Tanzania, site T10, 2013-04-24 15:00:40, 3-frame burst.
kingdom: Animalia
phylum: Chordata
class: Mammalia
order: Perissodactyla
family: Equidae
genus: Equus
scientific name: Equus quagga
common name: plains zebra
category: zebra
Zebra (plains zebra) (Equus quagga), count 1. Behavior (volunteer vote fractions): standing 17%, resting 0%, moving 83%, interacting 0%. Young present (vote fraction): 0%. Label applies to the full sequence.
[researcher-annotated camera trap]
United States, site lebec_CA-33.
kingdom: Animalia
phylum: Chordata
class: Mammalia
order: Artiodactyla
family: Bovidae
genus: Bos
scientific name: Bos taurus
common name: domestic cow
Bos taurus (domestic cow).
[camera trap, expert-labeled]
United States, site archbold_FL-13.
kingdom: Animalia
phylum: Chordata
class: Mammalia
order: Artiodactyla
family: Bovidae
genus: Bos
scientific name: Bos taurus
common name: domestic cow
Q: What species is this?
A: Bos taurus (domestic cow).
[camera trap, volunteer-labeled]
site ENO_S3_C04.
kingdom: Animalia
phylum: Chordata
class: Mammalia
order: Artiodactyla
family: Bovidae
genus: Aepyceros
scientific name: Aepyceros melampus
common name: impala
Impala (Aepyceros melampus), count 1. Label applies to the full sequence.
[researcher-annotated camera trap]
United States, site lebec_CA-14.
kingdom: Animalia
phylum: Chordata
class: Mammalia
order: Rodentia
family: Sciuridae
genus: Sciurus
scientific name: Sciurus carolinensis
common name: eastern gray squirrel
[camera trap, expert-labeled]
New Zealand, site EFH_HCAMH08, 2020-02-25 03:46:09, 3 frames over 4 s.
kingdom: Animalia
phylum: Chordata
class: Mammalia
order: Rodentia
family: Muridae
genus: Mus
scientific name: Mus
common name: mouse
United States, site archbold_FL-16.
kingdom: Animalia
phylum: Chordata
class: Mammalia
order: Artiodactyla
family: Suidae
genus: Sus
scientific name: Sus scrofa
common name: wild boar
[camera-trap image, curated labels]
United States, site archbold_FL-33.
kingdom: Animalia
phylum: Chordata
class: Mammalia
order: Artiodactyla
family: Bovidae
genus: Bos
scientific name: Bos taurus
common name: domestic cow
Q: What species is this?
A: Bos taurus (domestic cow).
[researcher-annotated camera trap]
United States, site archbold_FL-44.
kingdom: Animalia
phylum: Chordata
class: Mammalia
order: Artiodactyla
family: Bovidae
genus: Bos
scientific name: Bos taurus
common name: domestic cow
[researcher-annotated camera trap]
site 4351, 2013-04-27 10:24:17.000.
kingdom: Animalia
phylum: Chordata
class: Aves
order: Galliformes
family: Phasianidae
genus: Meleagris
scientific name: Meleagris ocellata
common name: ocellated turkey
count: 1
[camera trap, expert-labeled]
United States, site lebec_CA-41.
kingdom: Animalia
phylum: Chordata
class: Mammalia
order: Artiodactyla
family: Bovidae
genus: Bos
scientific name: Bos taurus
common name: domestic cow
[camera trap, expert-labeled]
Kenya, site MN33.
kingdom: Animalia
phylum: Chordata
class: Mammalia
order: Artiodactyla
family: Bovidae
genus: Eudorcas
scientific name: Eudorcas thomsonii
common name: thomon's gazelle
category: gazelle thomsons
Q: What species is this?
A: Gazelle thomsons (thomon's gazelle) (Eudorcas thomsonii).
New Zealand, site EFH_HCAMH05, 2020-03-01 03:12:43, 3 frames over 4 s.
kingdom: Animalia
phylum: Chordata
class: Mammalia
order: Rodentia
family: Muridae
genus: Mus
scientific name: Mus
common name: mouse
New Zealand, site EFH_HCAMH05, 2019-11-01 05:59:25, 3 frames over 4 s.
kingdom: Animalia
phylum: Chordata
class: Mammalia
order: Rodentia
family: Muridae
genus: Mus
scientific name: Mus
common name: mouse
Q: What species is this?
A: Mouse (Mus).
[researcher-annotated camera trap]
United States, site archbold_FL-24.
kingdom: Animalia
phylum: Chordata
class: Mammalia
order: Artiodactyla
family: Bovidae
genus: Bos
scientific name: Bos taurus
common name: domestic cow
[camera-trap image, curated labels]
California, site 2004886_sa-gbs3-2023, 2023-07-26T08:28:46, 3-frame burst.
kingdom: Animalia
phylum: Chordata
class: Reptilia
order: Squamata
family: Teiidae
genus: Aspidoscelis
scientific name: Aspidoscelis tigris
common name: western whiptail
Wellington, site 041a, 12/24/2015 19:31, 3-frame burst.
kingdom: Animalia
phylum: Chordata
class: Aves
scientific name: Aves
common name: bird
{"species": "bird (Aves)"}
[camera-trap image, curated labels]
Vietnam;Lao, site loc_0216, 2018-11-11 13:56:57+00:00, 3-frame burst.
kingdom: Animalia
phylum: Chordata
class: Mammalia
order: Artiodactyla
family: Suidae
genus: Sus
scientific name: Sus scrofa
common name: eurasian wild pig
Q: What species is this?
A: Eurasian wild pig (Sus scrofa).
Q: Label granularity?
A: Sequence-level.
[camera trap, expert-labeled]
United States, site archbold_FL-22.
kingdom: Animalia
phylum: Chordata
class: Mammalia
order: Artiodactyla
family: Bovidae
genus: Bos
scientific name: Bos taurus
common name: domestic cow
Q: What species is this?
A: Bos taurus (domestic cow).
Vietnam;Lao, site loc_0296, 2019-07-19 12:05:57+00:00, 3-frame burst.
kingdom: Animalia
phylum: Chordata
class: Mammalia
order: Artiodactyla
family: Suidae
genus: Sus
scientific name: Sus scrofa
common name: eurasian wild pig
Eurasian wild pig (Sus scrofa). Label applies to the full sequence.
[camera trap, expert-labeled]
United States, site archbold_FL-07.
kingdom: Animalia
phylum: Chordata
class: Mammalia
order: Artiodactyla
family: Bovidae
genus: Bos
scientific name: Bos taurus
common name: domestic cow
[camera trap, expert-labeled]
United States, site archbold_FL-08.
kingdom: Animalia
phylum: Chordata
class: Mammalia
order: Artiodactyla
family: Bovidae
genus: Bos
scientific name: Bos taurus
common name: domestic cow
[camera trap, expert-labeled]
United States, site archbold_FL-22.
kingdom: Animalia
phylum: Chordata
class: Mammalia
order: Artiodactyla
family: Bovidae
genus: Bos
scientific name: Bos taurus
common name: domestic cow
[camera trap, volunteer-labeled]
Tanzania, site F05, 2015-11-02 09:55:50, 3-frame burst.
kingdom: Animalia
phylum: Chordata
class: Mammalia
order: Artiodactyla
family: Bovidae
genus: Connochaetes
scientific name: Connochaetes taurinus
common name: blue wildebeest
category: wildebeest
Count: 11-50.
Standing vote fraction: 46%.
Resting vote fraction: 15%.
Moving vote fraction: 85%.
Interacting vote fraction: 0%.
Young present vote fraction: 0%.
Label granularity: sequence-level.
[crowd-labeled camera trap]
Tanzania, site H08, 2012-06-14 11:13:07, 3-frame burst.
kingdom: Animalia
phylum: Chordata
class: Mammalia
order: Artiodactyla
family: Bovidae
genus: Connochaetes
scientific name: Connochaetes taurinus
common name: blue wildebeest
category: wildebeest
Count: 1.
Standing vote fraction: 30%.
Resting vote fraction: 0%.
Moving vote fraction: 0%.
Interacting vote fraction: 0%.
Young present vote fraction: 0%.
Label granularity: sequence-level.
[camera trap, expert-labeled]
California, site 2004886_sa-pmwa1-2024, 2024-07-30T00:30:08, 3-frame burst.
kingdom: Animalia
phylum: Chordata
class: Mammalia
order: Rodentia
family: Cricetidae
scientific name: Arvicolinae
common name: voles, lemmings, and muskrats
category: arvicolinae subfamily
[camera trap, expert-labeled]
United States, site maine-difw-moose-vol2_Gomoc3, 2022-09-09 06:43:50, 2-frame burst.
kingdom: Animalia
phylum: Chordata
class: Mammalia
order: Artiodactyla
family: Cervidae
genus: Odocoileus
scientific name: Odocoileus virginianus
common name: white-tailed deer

----------------

### EXERCISE REQUIREMENTS
In the listing above, find each line with the word "Vietnam" and copy it.

### COMPLETED EXERCISE
Vietnam;Lao, site loc_0216, 2018-11-11 13:56:57+00:00, 3-frame burst.
Vietnam;Lao, site loc_0296, 2019-07-19 12:05:57+00:00, 3-frame burst.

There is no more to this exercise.